[ On Wednesday, February 16, 2000 at 14:57:26 (-0600), David Thornley wrote: ]
> Subject: Re: CVS File Locking
>
> > Such recreation of changes is a perfectly valid solution.  Nothing needs
> > to be lost of given up.
> 
> I suddenly feel like I'm in an alien universe.  Certainly you're aware
> that this is the standard solution in (say) a SCCS or RCS conflict
> that's not caught in time.  If you think this is a perfectly valuable
> solution, then why do you like CVS?  You can do concurrent development
> with no tools at all, if you don't mind this sort of "merge".  I did
> it for quite a few years.  I hated it when it went wrong.

Wow.  I think you completely missed my point.  Perhaps because you don't
yet deeply understand what "concurrent development" really means.

One uses CVS only as an optimisation to having incredibly large numbers
of conflicts that need manual resolution (where "resolution" can mean
anything from manual merging to redoing one of the changes or even
tossing both changes).

One does not avoid CVS, or wish for locks in CVS, if one understands the
true advantages of concurrent development even if on occasion there will
be the odd conflict that requires manual resolution.

_STATED GOAL A_: Gather every line in the rows that contains the word "type" and copy each of those lines.
The rows are unrelated to the CVS email.

Saved data entries
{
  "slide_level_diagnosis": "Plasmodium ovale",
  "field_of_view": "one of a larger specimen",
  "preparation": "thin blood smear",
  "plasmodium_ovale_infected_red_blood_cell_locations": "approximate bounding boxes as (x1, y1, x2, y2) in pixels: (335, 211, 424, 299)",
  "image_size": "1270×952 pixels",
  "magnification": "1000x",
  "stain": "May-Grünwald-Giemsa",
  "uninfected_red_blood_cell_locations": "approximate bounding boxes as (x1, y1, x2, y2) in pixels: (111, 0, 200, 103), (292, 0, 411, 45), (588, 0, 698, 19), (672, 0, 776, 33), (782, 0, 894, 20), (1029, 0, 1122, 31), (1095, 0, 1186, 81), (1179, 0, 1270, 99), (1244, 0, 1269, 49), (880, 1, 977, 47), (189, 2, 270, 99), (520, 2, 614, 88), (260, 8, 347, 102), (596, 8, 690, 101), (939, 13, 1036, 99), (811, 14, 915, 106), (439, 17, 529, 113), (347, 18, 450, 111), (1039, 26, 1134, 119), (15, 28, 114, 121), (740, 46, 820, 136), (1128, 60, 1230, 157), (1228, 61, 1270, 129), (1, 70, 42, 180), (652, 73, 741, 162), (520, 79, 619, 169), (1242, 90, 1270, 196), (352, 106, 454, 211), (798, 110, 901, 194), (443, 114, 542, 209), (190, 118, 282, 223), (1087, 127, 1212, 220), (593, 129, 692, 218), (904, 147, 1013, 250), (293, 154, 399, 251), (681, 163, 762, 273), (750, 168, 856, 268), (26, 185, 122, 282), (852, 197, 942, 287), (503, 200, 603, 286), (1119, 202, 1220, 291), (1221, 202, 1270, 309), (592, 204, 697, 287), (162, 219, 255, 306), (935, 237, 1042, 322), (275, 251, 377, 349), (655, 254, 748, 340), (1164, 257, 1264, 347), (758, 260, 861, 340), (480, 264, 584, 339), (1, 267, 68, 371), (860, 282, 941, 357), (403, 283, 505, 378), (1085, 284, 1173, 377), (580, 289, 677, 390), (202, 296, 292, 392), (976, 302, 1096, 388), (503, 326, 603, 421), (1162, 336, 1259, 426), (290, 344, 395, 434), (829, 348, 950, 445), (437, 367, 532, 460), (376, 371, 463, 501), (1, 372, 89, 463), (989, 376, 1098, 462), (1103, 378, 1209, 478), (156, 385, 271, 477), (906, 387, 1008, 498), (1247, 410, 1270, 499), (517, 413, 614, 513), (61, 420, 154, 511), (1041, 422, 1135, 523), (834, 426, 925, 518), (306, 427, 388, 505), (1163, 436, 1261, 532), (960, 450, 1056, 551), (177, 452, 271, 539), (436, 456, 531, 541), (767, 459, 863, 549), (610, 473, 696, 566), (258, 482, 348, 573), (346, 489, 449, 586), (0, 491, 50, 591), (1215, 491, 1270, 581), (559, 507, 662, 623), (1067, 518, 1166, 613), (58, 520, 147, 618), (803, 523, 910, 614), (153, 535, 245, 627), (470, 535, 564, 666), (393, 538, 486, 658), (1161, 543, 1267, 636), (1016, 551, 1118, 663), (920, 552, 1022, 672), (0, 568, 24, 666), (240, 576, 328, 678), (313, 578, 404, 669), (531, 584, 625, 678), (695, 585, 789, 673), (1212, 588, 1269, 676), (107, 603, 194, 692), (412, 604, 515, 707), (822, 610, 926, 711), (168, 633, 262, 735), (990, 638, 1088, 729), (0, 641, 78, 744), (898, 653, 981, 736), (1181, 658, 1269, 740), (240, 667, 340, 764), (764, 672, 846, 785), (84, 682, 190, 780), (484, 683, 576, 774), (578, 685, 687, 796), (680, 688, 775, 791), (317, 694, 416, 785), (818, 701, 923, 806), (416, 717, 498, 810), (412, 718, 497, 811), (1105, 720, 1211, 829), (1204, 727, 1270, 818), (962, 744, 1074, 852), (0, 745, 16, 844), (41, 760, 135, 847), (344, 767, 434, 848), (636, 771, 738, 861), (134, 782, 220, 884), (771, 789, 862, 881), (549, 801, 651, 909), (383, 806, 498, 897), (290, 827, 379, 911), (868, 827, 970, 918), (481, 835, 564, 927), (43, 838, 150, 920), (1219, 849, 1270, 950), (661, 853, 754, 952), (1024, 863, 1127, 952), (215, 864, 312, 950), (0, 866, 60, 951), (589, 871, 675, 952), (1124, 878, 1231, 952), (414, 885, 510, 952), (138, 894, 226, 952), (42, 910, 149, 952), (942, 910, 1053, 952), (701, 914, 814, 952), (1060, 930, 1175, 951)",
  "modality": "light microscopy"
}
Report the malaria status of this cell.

---

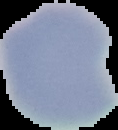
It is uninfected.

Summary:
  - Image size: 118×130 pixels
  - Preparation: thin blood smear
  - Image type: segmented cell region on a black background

* * *

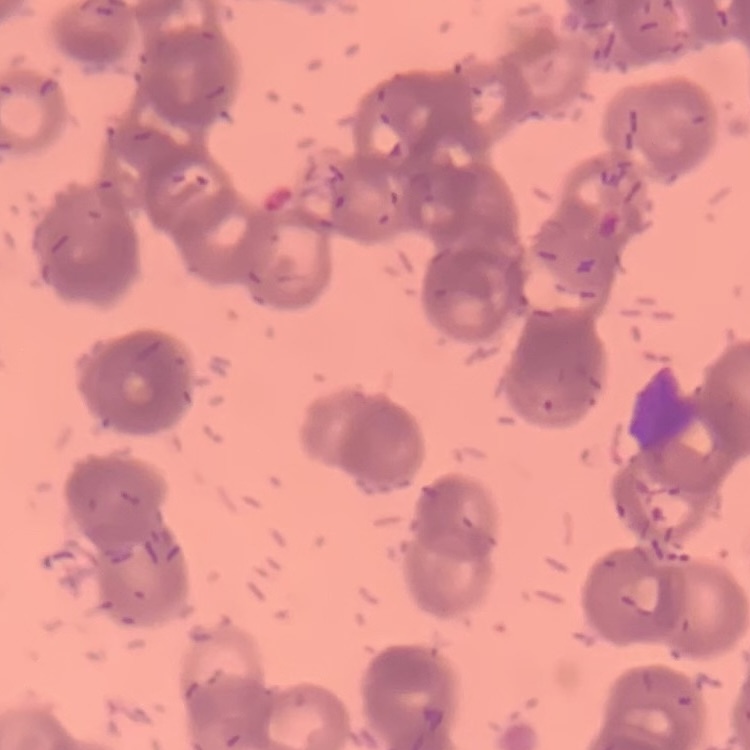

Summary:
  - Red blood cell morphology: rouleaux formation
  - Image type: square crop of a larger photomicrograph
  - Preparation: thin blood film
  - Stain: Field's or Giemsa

_STATED GOAL B_: Continue the CVS email from the point where it stops.

_TASK RESPONSE A_:
  - Image type: segmented cell region on a black background
  - Image type: square crop of a larger photomicrograph

_TASK RESPONSE B_:
 
> So you think that "cvs history" is the ideal way of learning "who might be
> working on the same module that you are"?  That seems odd.  

It is.  

>  I don't
> think "cvs history" is the ideal way of learning anything, the way
> the output is formatted.

It isn't.  :-)

> And, if you're working to a strict copy-edit-merge paradigm, what do
> you care about what other developers are doing?  The only reason
> you'd want to know is if you wanted to coordinate changes with them
> - in other words, if you wanted to add some serialization to the
> development.

Exactly.  CVS is not a substitute for project management.

> And the question arises of why CVS shouldn't handle some sort of
> lock.  It isn't a tremendously difficult thing to implement, and
> would not significantly increase code size and complexity.  

Others have answered this several times, as have I.  You can't have your
cake and eat it too.

> Let me put it this way.  What I completely fail to understand is why
> it has to be one way or the other.  Locking is fairly easy and economical
> to implement.  It is an easy way to control serialized development,
> and with some files there is no alternative to serialized changes.

Perhaps in some other tool, but not in CVS.

> I have been trying to find out why you think CVS is, and must be in
> the future, used for copy-edit-merge development and nothing else.
> Such strictness would make CVS undesirable in some situations where
> it could otherwise be used very effectively.

No, it's what makes CVS an attractive *tool*.  It does one thing right
(well, that's the goal, anyway).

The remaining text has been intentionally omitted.